*Provided text*.
=======
Review Summary: 30 minutes of technicolor queer-hearted quavering, or: how to convert shame into celebration.
I don’t know how to begin.
I feel uniquely unqualified to critique this album. As a cis-gendered man with only modest bi-curiosity, I simply lack the perspective to fully identify with this heartfelt tale of non-hetero sexuality and identity. And yet, therein lies the magic of “Cast Iron Pansexual:” the artist is able pen hymns of such wit, such warmth, such naked yearning and passion, that just about anyone whose been made to feel a lonesome outsider in some walk of life can not only connect with the album, but be genuinely moved by it.
To tears, even.
With a tender drawl and a dusty guitar, Adeem The Artist’s “Cast Iron Pansexual” explores love, longing, and queer identity with a deft hand and biting wit that you simply won’t find anywhere else. If artists like Sturgill Simpson are reinventing the sound of modern country, artists like Adeem are reinventing its soul. What’s so powerful about this album isn’t its instrumentation – which is simple, tuneful, and invitingly catchy throughout – but the ways in which it explores its subject matter. Laid bare with a naked vulnerability and dry wit, Adeem The Artist captures all of the loneliness, doubt, and nervous laughter tied up in the queer experience in vivid color.
Or at least I suspect as much – I cannot fully sympathize, given my own identity - but the songwriting here is so strong that you’ll find Adeem doing most of the leg work for you. Despite its simplistic structure, the writing is complicated in its emotional content: you’ll find yourself on the hook for every next verse, line, and syllable. Not a single one is wasted. In spite of its wit and levity there is a solitary sentimentality to “Cast Iron Pansexual” that distinguishes it as a gem of human experience, going toe-to-toe with Nick Cave or Bonnie ‘Prince’ Billy in terms of raw, personal catharsis.
=======
*Exercise task a*. Please retype the entries from their first line through the line containing "37L232 0H168L159 22L160", including both of those lines.
The review and the entries have nothing to do with each other.
=======
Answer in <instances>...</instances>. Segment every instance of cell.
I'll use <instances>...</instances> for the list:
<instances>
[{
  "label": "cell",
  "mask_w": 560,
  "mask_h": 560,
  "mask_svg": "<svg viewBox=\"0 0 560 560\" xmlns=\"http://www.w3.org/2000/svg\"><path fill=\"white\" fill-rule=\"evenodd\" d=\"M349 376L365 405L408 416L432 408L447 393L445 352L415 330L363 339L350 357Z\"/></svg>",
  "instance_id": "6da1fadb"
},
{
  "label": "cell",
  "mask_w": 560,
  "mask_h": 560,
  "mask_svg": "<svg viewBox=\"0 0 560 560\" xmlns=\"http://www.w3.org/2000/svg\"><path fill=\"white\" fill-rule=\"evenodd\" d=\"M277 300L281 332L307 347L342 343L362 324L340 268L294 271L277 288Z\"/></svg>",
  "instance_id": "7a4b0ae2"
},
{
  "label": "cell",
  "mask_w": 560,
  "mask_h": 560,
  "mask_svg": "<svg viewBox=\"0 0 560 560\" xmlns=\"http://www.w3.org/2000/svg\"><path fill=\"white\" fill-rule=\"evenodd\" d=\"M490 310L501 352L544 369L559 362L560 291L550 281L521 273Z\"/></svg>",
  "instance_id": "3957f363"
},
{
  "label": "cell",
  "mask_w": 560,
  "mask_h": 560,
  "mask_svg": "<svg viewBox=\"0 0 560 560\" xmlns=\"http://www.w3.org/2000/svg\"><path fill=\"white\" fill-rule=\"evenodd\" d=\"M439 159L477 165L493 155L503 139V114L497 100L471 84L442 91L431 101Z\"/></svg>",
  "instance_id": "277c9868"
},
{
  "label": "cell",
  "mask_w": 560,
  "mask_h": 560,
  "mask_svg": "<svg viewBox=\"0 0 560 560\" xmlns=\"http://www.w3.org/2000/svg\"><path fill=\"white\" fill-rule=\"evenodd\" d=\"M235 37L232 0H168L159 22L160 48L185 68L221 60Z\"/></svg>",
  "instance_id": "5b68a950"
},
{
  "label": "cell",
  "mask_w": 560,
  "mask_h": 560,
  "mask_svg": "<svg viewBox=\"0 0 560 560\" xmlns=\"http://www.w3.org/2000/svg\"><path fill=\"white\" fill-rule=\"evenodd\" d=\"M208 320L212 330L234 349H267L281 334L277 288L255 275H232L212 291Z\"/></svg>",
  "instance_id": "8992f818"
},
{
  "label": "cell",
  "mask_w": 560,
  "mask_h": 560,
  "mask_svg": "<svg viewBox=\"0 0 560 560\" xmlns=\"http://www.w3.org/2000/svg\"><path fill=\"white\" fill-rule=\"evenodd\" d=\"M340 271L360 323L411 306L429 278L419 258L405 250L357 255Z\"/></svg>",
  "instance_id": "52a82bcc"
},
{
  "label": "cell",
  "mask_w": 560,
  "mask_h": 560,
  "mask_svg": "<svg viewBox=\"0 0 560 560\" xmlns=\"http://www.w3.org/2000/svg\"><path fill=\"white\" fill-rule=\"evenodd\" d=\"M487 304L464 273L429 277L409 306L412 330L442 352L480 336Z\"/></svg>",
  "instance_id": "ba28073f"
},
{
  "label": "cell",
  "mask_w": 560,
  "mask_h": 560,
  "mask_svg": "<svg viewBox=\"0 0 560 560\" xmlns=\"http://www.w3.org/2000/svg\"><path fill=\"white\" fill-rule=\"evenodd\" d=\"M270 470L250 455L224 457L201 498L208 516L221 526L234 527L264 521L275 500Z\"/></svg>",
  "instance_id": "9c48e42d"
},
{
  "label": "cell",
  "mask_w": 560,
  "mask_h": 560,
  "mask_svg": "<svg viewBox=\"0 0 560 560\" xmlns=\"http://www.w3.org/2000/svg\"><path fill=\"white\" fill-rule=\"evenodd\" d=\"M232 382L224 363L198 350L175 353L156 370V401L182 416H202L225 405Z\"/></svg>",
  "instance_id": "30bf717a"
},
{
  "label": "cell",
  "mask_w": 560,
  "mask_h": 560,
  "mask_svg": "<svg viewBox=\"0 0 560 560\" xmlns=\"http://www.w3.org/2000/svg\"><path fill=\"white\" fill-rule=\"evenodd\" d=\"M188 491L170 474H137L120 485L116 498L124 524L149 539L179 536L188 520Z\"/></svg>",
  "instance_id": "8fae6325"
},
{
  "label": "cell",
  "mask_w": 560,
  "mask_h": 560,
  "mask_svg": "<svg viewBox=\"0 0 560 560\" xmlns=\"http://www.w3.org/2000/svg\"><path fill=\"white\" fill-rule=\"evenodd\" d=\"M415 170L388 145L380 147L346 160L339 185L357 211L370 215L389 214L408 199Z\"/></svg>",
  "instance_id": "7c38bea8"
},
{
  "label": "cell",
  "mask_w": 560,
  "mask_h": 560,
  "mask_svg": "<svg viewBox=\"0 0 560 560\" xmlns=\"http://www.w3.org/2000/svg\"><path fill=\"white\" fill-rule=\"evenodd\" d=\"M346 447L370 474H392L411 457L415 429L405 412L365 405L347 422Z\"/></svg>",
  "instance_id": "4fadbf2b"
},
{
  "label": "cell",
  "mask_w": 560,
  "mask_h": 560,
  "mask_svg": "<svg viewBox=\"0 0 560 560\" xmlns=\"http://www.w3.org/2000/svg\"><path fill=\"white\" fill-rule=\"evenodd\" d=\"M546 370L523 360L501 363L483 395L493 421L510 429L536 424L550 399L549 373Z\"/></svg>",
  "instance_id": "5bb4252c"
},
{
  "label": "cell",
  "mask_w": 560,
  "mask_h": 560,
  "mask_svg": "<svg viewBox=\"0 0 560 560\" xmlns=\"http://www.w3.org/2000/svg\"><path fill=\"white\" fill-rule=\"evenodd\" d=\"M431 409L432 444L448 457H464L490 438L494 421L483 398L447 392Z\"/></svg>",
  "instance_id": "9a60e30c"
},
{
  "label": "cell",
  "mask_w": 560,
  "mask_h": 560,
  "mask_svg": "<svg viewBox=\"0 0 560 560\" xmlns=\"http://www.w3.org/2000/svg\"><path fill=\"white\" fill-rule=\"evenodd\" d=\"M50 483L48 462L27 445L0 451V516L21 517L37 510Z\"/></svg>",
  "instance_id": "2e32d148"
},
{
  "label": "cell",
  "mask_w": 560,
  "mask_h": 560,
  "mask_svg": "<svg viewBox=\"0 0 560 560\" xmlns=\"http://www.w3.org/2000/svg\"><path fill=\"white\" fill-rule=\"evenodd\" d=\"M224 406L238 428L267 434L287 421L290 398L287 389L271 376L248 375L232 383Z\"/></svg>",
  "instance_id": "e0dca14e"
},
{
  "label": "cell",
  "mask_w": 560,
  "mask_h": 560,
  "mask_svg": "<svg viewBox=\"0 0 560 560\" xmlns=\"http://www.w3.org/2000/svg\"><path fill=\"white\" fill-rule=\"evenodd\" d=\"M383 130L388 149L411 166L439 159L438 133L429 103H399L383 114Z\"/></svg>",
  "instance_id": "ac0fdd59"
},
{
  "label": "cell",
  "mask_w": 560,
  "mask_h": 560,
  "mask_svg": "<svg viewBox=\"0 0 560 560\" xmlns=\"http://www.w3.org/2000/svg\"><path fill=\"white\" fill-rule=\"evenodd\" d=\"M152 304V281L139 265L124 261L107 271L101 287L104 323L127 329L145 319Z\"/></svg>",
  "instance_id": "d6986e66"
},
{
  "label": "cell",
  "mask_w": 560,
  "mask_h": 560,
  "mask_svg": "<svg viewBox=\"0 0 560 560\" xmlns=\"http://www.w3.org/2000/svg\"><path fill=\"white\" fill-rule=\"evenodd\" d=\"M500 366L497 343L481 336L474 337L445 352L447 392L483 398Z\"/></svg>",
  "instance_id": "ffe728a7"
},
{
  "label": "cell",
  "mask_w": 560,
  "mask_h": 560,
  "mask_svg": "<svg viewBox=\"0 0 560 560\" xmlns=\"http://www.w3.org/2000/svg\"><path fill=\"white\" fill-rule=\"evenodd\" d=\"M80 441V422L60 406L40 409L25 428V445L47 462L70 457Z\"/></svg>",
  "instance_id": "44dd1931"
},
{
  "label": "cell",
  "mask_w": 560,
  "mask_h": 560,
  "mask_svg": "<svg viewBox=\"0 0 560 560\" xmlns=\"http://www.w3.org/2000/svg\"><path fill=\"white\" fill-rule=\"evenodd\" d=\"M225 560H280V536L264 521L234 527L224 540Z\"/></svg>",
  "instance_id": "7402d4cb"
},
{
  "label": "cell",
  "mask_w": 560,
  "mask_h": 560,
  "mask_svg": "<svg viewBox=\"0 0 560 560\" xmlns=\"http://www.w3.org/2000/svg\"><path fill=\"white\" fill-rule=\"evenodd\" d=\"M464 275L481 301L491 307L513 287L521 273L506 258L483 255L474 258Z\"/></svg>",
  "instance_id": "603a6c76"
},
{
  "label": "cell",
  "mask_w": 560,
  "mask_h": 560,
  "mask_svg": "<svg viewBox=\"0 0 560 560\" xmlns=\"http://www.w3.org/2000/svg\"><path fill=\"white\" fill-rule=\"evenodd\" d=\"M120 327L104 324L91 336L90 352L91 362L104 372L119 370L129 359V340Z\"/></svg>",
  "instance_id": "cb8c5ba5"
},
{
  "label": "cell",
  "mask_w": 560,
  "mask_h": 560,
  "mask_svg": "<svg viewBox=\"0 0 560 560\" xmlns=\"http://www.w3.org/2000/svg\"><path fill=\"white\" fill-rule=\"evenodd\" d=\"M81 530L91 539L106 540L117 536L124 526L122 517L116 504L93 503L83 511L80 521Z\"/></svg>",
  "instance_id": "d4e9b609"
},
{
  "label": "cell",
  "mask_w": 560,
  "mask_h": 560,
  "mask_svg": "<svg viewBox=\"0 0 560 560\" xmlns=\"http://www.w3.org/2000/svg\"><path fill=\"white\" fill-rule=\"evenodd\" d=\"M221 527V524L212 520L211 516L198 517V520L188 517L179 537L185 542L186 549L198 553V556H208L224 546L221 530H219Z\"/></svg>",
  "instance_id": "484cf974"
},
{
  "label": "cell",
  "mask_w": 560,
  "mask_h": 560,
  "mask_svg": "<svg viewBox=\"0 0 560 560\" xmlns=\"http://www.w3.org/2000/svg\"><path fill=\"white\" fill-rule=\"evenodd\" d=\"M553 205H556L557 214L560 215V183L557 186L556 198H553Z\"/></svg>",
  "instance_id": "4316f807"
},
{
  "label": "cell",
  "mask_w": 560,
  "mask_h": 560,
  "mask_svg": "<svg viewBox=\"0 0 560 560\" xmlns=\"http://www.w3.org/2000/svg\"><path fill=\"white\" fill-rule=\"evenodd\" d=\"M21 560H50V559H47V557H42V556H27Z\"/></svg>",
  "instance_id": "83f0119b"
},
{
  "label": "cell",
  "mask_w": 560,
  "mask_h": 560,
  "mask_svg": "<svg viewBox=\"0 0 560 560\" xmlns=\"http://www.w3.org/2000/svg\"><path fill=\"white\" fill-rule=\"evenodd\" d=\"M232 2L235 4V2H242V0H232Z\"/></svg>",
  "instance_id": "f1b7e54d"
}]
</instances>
=======
*Exercise task b*. How long is the album, according to the album review's summary?

*Right answer a*.
Answer in <instances>...</instances>. Segment every instance of cell.
I'll use <instances>...</instances> for the list:
<instances>
[{
  "label": "cell",
  "mask_w": 560,
  "mask_h": 560,
  "mask_svg": "<svg viewBox=\"0 0 560 560\" xmlns=\"http://www.w3.org/2000/svg\"><path fill=\"white\" fill-rule=\"evenodd\" d=\"M349 376L365 405L408 416L432 408L447 393L445 352L415 330L363 339L350 357Z\"/></svg>",
  "instance_id": "6da1fadb"
},
{
  "label": "cell",
  "mask_w": 560,
  "mask_h": 560,
  "mask_svg": "<svg viewBox=\"0 0 560 560\" xmlns=\"http://www.w3.org/2000/svg\"><path fill=\"white\" fill-rule=\"evenodd\" d=\"M277 300L281 332L307 347L342 343L362 324L340 268L294 271L277 288Z\"/></svg>",
  "instance_id": "7a4b0ae2"
},
{
  "label": "cell",
  "mask_w": 560,
  "mask_h": 560,
  "mask_svg": "<svg viewBox=\"0 0 560 560\" xmlns=\"http://www.w3.org/2000/svg\"><path fill=\"white\" fill-rule=\"evenodd\" d=\"M490 310L501 352L544 369L559 362L560 291L550 281L521 273Z\"/></svg>",
  "instance_id": "3957f363"
},
{
  "label": "cell",
  "mask_w": 560,
  "mask_h": 560,
  "mask_svg": "<svg viewBox=\"0 0 560 560\" xmlns=\"http://www.w3.org/2000/svg\"><path fill=\"white\" fill-rule=\"evenodd\" d=\"M439 159L477 165L493 155L503 139V114L497 100L471 84L442 91L431 101Z\"/></svg>",
  "instance_id": "277c9868"
},
{
  "label": "cell",
  "mask_w": 560,
  "mask_h": 560,
  "mask_svg": "<svg viewBox=\"0 0 560 560\" xmlns=\"http://www.w3.org/2000/svg\"><path fill=\"white\" fill-rule=\"evenodd\" d=\"M235 37L232 0H168L159 22L160 48L185 68L221 60Z\"/></svg>",

*Right answer b*. 30 minutes.